The bottom line — to make a long story endless — is that Brendan Fraser gets hit in the crotch a lot and says things like, “Check out Mr. Peepee Pants,” after the raccoon conspires to spray him right in the no-no zone with a garden hose.

Fraser plays Dan, who has moved with his wife (Brooke Shields) and teenage son (Matt Prokop) from Chicago to Oregon to be in charge of the new Rocky Springs housing development. However, it’s being built at the expense of the foxes, squirrels, groundhogs, wild turkey, and bear that live there already.
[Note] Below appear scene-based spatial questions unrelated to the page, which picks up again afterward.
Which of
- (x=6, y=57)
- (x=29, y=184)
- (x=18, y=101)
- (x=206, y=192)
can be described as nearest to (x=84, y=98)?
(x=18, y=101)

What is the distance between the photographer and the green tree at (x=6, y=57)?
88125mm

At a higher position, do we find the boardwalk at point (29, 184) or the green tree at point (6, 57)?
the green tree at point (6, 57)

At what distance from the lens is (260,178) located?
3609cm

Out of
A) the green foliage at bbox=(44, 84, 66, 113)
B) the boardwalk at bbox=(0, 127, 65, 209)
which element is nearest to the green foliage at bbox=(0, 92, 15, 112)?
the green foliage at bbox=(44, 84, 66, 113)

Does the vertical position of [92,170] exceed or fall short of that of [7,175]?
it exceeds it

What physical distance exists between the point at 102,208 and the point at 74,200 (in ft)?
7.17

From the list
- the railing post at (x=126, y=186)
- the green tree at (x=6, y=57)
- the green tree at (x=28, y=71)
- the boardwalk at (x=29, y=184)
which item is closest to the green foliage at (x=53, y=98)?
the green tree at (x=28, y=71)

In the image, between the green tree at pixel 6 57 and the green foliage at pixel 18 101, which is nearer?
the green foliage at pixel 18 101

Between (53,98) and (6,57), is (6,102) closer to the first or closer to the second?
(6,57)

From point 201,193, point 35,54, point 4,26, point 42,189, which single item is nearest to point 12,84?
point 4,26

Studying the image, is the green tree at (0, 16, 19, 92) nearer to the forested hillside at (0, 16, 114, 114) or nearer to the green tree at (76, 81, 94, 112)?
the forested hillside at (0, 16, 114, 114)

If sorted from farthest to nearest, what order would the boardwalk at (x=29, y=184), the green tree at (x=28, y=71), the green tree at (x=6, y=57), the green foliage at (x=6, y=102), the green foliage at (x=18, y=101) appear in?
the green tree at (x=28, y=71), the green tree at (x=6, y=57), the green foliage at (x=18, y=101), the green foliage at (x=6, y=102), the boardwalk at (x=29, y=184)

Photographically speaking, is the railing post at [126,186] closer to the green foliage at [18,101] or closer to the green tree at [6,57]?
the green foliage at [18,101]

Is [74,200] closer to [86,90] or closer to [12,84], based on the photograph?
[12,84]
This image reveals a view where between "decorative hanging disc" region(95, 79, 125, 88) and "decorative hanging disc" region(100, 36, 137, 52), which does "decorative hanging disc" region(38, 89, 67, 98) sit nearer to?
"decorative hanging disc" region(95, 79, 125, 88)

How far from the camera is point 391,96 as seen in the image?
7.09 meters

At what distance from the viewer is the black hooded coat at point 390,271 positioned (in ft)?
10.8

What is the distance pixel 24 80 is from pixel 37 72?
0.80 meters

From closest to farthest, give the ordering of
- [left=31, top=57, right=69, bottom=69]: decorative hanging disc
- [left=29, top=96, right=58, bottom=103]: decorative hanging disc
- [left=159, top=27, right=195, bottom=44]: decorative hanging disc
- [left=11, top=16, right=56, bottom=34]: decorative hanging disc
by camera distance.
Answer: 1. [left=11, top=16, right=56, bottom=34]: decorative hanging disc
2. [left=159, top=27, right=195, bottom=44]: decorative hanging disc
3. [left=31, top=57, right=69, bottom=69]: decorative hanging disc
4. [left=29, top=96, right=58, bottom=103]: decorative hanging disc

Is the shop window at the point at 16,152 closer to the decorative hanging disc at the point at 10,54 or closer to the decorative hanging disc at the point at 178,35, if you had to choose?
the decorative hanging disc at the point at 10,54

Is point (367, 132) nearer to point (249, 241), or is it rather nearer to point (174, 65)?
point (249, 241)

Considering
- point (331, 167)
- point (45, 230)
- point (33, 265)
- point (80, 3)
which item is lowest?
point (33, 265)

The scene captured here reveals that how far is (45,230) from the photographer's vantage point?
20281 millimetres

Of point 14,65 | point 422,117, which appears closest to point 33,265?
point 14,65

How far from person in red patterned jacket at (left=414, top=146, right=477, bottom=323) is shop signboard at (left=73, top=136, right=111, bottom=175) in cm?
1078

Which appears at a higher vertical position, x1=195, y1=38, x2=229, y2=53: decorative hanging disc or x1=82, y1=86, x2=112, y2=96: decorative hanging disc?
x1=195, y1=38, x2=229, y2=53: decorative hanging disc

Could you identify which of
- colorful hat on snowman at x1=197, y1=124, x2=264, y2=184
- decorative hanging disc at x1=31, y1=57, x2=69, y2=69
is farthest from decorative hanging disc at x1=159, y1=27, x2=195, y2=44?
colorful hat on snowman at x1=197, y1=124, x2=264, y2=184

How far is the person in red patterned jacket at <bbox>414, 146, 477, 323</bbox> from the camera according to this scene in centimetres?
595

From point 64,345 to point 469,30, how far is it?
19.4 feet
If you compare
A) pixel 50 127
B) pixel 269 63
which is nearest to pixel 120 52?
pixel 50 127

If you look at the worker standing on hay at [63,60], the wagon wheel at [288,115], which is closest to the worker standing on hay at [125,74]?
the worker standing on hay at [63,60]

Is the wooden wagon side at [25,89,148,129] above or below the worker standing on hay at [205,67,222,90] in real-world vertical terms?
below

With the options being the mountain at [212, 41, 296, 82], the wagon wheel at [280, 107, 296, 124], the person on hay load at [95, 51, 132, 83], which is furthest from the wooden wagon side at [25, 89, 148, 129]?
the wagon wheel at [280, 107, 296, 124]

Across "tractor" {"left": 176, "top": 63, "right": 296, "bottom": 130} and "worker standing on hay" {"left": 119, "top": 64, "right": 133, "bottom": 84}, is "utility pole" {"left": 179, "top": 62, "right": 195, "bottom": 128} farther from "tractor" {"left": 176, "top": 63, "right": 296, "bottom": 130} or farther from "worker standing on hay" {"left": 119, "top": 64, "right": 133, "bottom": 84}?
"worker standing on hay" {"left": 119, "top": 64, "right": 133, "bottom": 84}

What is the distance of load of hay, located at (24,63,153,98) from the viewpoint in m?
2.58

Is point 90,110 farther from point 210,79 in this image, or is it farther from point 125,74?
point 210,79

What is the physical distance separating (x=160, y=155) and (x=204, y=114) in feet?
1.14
They’re angry, and they’ve got state-of-the-art special effects and the cudgel of liberal Hollywood outrage on their side. (Liberal Hollywood outrage is a unique mixture: Furry Vengeance was co-produced by Participant Entertainment, the social activist company behind such films as Food Inc., and Imagenation Abu Dhabi, a company based in the richest city in the world.)

But Furry Vengeance is mostly about the slapstick fun of watching the animals unplug Dan’s treadmill, say, or steal his clothes, sending him into a genial war with nature. Fraser, who’s growing an impressive pot belly, is a naturally likable actor, and Dan is portrayed as a friendly enough sort who doesn’t really want to destroy natural habitats — the company plans to replace the forest with a shopping mall that has a forest theme — but is capable of doing so as a last resort. He is us, allowing for a wild animal or two attached by its teeth to his crotch.

These misadventures, created by both live-action and computer-generated beasts, are meant to appeal to small filmgoers who will find it amusing when, say, a crow pecks on the window so loudly that Dan wakes up and eventually falls off the roof. It’s an exceptionally irritating plot development, especially when everyone thinks he’s crazy for ranting about how the raccoon is the brains of the operation that’s out to get him. This is a throwback kind of comedy — the 1930s and ’40s were filled with films about people who witnessed miraculous sights or had talking mules that no one else could see — that hasn’t aged well.

The movie’s political subplot has Dan’s employer, the putatively eco-friendly builder, showing its true colours (not green but, as his boss puts it, shades of grey). The boss, Mr. Lyman, is portrayed by Asian-American actor Ken Jeong; his co-conspirator, the money behind the subdivision, is a man from India. These are the only non-white faces in Furry Vengeance, not counting a comic Mexican foreman and the bear, and while this could be read as a refreshing break from politically correct casting, it still seems a bit odd.

Director Roger Kumble (Cruel Intentions, Just Friends) tries to keep the comedy bubbling by adding animal mayhem, but that just makes Furry Vengeance even more childish than it needs to be. Its message about letting the animals in peace would be easier to take if they weren’t such a pain in the butt.

Nevertheless, if you are dragged to it by some misguided young squirrel-lover, you should stay for the final credits, a musical number that provides more loose-limbed, silly fun than the picture that preceded it. Music really is the universal language, even to a talking raccoon.